Un movimiento en las sombras me saca de mis pensamientos. Una figura robusta se recorta contra los pinos retorcidos, casi invisible entre la niebla y las cenizas que caen. Rafael Guzmán. Rafa. Lo reconozco por la cicatriz que cruza su mejilla y la postura rígida de cazador, su cuchillo rúnico vibrando en su mano con un zumbido perturbador, manchado de un ungüento negro que parece absorber la luz. Sus ojos fríos nos observan, cargados de un odio que me atraviesa como una hoja, pero hay algo más ahí, una grieta de confusión, de duda, que no entiendo. No dice nada, solo nos mira, su rostro endurecido por la furia y algo que no puedo descifrar. Mi cuerpo se tensa, el colgante pulsando más rápido, como si respondiera a su presencia. No sé si viene a matarme o a usarme, pero su traición, como la de la secta que lo abandonó, lo hace impredecible. Peligroso.

Antes de que pueda reaccionar, un aullido gutural corta el aire, un sonido que no es de este mundo, cargado de maldad y hambre. Luna. Mi estómago se retuerce al reconocerlo, el eco de su corrupción, ahora completa, resonando desde el bosque. Ya no es la hermana de Kael, no es la loba rebelde que conocí. Es un recipiente del Abismo, y ese aullido promete sangre. Kael se tensa a mi lado, su gruñido bajo vibrando en su pecho mientras sus ojos rojos barren el horizonte.

—No hay tiempo —dice, su voz más un rugido que palabras, mientras me ayuda a ponerme de pie. Sus manos ásperas sostienen las mías, temblando por el esfuerzo y el dolor, pero su agarre es firme, una ancla en medio de este caos. Mi visión se oscurece por un momento, las venas negras apretando mi mente como garras, pero me aferro a él, al calor de su piel contra la mía, aunque sea por un segundo. No puedo dejar que se vaya. No puedo dejar que el Abismo lo reclame.
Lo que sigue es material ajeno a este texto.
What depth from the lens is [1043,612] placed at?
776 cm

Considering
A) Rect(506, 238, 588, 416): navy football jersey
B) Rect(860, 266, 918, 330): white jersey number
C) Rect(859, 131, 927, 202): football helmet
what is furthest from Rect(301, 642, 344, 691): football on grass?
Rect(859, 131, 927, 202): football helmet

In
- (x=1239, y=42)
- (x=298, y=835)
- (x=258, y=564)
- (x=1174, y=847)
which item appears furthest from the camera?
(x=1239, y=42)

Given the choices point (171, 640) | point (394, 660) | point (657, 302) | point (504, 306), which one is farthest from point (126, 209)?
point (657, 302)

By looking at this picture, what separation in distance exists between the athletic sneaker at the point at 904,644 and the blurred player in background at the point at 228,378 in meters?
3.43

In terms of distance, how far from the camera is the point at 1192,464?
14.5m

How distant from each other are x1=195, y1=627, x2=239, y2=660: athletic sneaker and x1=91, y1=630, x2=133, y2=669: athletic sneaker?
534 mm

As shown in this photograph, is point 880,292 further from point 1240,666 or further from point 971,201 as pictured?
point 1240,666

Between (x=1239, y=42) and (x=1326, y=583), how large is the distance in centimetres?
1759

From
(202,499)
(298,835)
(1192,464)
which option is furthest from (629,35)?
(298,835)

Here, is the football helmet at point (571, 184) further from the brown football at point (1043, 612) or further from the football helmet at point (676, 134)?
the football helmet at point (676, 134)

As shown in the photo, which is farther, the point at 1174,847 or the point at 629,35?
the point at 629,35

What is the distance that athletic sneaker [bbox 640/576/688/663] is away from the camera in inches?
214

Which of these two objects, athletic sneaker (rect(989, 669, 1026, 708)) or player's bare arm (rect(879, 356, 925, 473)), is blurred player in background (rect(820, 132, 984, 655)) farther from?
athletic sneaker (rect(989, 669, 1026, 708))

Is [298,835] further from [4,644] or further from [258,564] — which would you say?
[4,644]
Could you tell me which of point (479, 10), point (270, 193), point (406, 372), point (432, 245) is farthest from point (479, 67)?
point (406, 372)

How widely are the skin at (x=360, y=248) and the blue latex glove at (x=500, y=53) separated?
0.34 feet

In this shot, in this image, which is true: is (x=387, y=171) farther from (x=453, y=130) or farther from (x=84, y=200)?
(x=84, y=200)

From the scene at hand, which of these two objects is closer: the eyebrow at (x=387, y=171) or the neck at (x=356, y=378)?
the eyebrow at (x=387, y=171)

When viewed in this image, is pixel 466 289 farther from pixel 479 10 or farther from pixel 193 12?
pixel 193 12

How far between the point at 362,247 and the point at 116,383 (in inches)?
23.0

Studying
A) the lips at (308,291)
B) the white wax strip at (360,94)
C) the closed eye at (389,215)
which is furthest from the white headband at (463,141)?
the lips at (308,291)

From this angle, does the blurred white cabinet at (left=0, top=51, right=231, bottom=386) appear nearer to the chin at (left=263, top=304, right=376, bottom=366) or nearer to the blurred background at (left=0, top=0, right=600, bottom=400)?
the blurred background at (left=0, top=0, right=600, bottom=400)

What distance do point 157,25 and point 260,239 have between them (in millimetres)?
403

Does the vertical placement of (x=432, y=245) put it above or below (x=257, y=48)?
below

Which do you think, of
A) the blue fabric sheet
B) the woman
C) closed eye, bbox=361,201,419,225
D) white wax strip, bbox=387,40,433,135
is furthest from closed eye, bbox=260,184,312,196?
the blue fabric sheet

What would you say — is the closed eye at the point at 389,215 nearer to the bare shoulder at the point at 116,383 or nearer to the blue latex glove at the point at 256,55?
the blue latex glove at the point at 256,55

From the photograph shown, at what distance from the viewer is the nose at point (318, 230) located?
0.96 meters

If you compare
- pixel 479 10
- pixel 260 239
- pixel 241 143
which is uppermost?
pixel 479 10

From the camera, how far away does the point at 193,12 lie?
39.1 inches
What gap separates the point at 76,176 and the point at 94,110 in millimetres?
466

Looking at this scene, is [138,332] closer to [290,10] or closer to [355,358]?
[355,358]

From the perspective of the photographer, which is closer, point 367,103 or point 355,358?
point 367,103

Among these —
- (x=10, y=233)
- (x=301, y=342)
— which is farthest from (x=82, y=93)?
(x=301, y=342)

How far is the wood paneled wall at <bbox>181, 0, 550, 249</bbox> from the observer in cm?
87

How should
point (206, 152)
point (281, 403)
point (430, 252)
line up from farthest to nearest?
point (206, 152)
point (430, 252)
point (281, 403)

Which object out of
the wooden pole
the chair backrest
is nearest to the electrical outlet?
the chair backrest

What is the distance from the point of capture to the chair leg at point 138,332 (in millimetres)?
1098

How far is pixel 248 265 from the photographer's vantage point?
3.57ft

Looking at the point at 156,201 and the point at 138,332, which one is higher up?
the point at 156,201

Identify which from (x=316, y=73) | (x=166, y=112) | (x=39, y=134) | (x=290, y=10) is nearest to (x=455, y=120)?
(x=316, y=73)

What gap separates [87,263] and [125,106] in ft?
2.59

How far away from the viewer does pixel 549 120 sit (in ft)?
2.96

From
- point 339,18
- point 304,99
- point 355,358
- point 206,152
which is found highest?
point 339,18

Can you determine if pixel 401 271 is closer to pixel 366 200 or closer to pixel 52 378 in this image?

El suelo tiembla de nuevo, más violento esta vez, y las sombras con ojos rojos emergen de las grietas, sus formas distorsionadas acercándose con un silencio antinatural. Mi corazón martillea mientras miro a Kael, luego al libro en mis manos. No hay tiempo para el duelo, no hay tiempo para desmoronarme por Elena, aunque su ausencia me quema más que el colgante. El Santuario de las Lunas Olvidadas nos espera, un lugar que he visto en visiones, un lugar de respuestas y de horrores. Si queda alguna esperanza de sellar el portal, de detener este mal, está allí.

—Vamos —susurro, mi voz quebrándose mientras las cenizas queman mis labios. Kael asiente, su mandíbula apretada, y comenzamos a correr, o más bien a tropezar, hacia el borde del claro, el bosque abriéndose ante nosotros como una boca hambrienta. Las sombras nos persiguen, sus siseos perforando el aire, y desde algún lugar detrás, siento la mirada de Rafa, un peso que no puedo ignorar. Mi mano libre aferra el libro de rituales, los dedos manchados de sangre seca rozando las páginas como si pudieran traer a mi madre de vuelta. Miro a Kael, su figura tambaleante pero decidida a mi lado, y un sollozo escapa de mí, apenas audible entre los rugidos de la tierra.

—No puedo perderte a ti también —murmuro, las palabras cayendo como un ruego al vacío, mientras nos adentramos en la oscuridad del Bosque Prohibido, el eco de los aullidos de Luna y el susurro del colgante persiguiéndonos en cada paso.